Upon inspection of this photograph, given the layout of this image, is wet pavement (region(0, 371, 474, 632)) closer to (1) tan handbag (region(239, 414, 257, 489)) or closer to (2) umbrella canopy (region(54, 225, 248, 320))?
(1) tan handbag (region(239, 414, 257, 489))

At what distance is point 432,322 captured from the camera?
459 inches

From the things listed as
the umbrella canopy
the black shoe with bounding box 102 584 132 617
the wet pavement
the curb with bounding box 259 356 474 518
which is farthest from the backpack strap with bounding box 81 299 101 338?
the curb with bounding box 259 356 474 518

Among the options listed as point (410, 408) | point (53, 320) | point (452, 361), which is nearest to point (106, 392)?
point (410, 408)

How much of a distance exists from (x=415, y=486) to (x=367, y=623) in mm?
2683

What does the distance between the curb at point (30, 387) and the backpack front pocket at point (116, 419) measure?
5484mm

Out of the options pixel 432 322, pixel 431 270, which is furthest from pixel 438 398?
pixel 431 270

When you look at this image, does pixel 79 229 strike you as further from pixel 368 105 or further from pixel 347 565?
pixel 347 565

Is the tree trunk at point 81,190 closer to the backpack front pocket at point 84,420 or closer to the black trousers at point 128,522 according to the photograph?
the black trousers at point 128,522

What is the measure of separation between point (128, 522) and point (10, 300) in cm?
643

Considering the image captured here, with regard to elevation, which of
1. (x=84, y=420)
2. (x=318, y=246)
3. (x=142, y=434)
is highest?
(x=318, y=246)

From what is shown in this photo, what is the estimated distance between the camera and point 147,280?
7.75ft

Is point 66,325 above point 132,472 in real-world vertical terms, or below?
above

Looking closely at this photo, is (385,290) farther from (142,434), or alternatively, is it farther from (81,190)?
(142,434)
++++++++++++++++++++
> **Problem to work on**
Copy all of the records above word for word, with every line kept as it is.

> **Finished task**
Upon inspection of this photograph, given the layout of this image, is wet pavement (region(0, 371, 474, 632)) closer to (1) tan handbag (region(239, 414, 257, 489)) or closer to (2) umbrella canopy (region(54, 225, 248, 320))?
(1) tan handbag (region(239, 414, 257, 489))

At what distance is point 432,322 captured from the camera?
459 inches

From the things listed as
the umbrella canopy
the black shoe with bounding box 102 584 132 617
the wet pavement
the curb with bounding box 259 356 474 518
which is farthest from the backpack strap with bounding box 81 299 101 338?
the curb with bounding box 259 356 474 518

Among the options listed as point (410, 408) | point (53, 320) | point (452, 361), which is nearest to point (106, 392)?
point (410, 408)

How much of a distance exists from (x=415, y=486) to (x=367, y=623) in mm?
2683

What does the distance between the curb at point (30, 387) and the backpack front pocket at point (116, 419) measure?
5484mm

Out of the options pixel 432 322, pixel 431 270, which is furthest from pixel 438 398?
pixel 431 270

When you look at this image, does pixel 79 229 strike you as further from pixel 368 105 or further from pixel 347 565?
pixel 347 565

Is the tree trunk at point 81,190 closer to the backpack front pocket at point 84,420 or closer to the black trousers at point 128,522 according to the photograph?
the black trousers at point 128,522

What is the measure of separation between point (128, 522) and point (10, 300) in cm?
643

Considering the image captured here, with regard to elevation, which of
1. (x=84, y=420)
2. (x=318, y=246)
3. (x=142, y=434)
is highest?
(x=318, y=246)

From what is shown in this photo, what is the estimated distance between the camera and point 147,280?
7.75ft

Is point 66,325 above point 132,472 in real-world vertical terms, or below?
above

Looking closely at this photo, is (385,290) farther from (142,434), or alternatively, is it farther from (81,190)?
(142,434)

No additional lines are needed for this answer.